Maybe it is impossible to find something in Greek but it is fun to speculate.  If we give up the racial component, is there a word for people who are too materialistic in a crass kind of way?

Interesting to speculate in this economy.

Merry Christmas everyone.


----------



## Greek Texan

I have only heard the term used "to refer to materialistic nouveau-riche whites living in McMansions with too many cars" by those who are in fact materially rich living in mansions with too many cars , as in snobbery -- as if to say "They don't really belong in our class, who do they think they are?"

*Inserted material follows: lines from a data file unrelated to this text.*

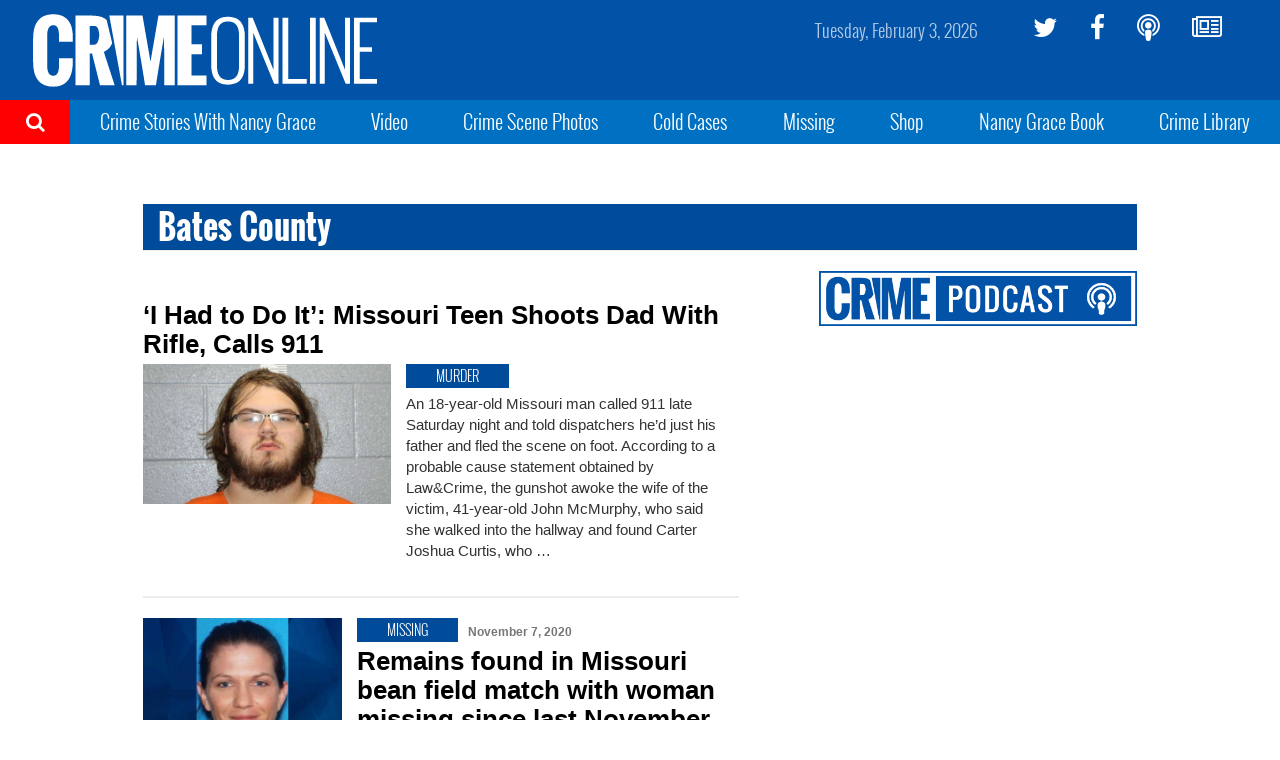

--- FILE ---
content_type: text/html; charset=utf-8
request_url: https://www.google.com/recaptcha/api2/aframe
body_size: 267
content:
<!DOCTYPE HTML><html><head><meta http-equiv="content-type" content="text/html; charset=UTF-8"></head><body><script nonce="j8kSB_FiiXlEZbUyvo25Dw">/** Anti-fraud and anti-abuse applications only. See google.com/recaptcha */ try{var clients={'sodar':'https://pagead2.googlesyndication.com/pagead/sodar?'};window.addEventListener("message",function(a){try{if(a.source===window.parent){var b=JSON.parse(a.data);var c=clients[b['id']];if(c){var d=document.createElement('img');d.src=c+b['params']+'&rc='+(localStorage.getItem("rc::a")?sessionStorage.getItem("rc::b"):"");window.document.body.appendChild(d);sessionStorage.setItem("rc::e",parseInt(sessionStorage.getItem("rc::e")||0)+1);localStorage.setItem("rc::h",'1770077899168');}}}catch(b){}});window.parent.postMessage("_grecaptcha_ready", "*");}catch(b){}</script></body></html>

--- FILE ---
content_type: text/plain;charset=UTF-8
request_url: https://c.pub.network/v2/c
body_size: -265
content:
d0c192fb-7175-4f77-9bfa-3aa2c0a50161

--- FILE ---
content_type: text/plain;charset=UTF-8
request_url: https://c.pub.network/v2/c
body_size: -113
content:
e16bf99b-e455-48f6-a460-783ec69719c7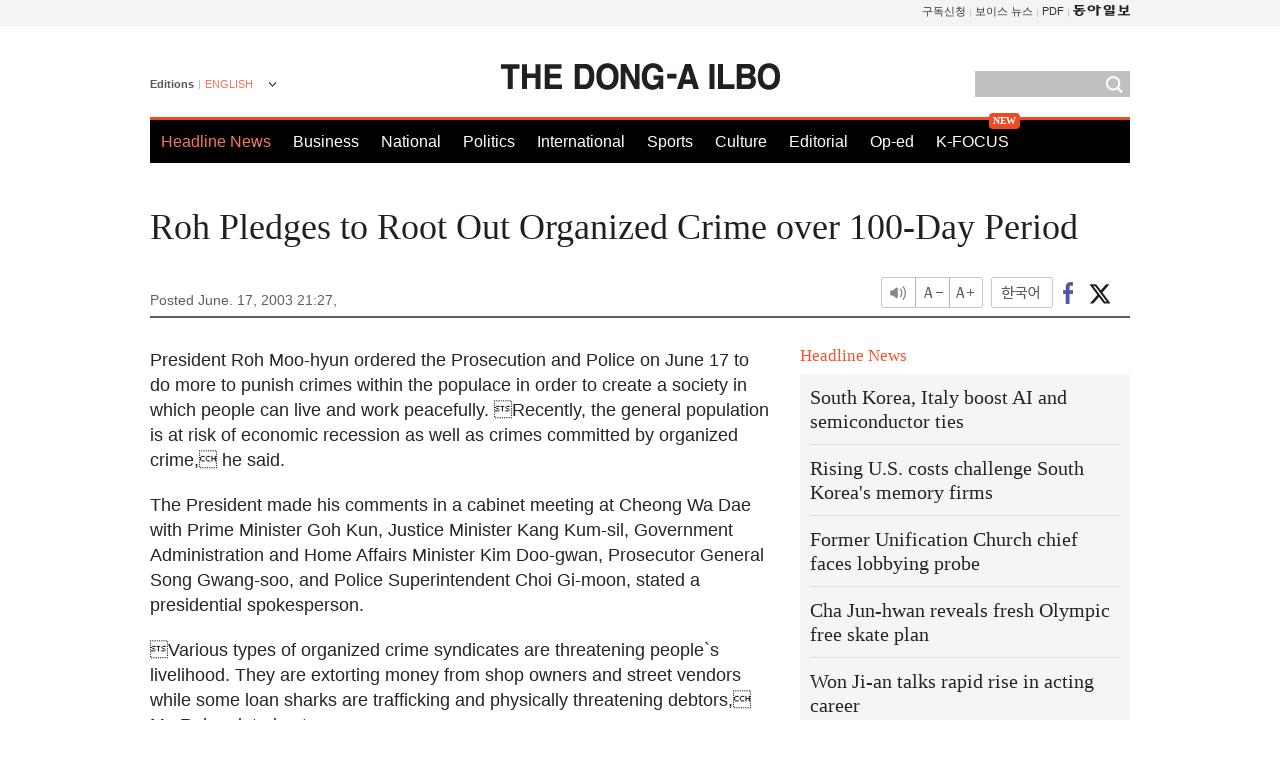

--- FILE ---
content_type: text/html; charset=utf-8
request_url: https://www.google.com/recaptcha/api2/aframe
body_size: 267
content:
<!DOCTYPE HTML><html><head><meta http-equiv="content-type" content="text/html; charset=UTF-8"></head><body><script nonce="op_3SPwkPaMzoLXuR5f47A">/** Anti-fraud and anti-abuse applications only. See google.com/recaptcha */ try{var clients={'sodar':'https://pagead2.googlesyndication.com/pagead/sodar?'};window.addEventListener("message",function(a){try{if(a.source===window.parent){var b=JSON.parse(a.data);var c=clients[b['id']];if(c){var d=document.createElement('img');d.src=c+b['params']+'&rc='+(localStorage.getItem("rc::a")?sessionStorage.getItem("rc::b"):"");window.document.body.appendChild(d);sessionStorage.setItem("rc::e",parseInt(sessionStorage.getItem("rc::e")||0)+1);localStorage.setItem("rc::h",'1768885559305');}}}catch(b){}});window.parent.postMessage("_grecaptcha_ready", "*");}catch(b){}</script></body></html>

--- FILE ---
content_type: application/javascript; charset=utf-8
request_url: https://fundingchoicesmessages.google.com/f/AGSKWxU-gXmnkmvm_O27mY1K6d-N63D0azO3RYyNBPdf5DuzskF2TgGck_7U5FJUVppKL_RC1mdFft-g4Wj27NAIUKSkWK-K9mKx4CWCE-1t6c8jJTDqf8NNLfmvYbaNmcxZrjnVMUDrIKYXBI_4Viwh-AsXk13OkVweIWu6KcGi0bkfthVq_bSHt0CqlB7x/_/park_html_functions.js/adframebottom._728x90/.net/adj;/adsoverlay_
body_size: -1288
content:
window['81a549d1-3847-4cd0-b6eb-3aa59a7cf29d'] = true;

I don't think the above is the common meaning.


----------



## shawnee

I agree with GreekTexan. The second part of your definition sounds strange to me also. You might be better off with αριβίστας.


----------



## Akritas

Interesting how different people have different opinions about the meaning of an expression. My understanding of 'white trash' is that of a person with no class (regardless of his/her financial status). In the UK there is the word 'common' which I believe is a great synonym.
Regardless of the definition, I believe that Cosmas1 should specify the CONTEXT of the phrase. Are we merely looking for an equivalent in general? Was it part of a sentence used by a non-white person describing a white person? Did a white person say it to another one? Was it written or said? Is it related with the financial status?


----------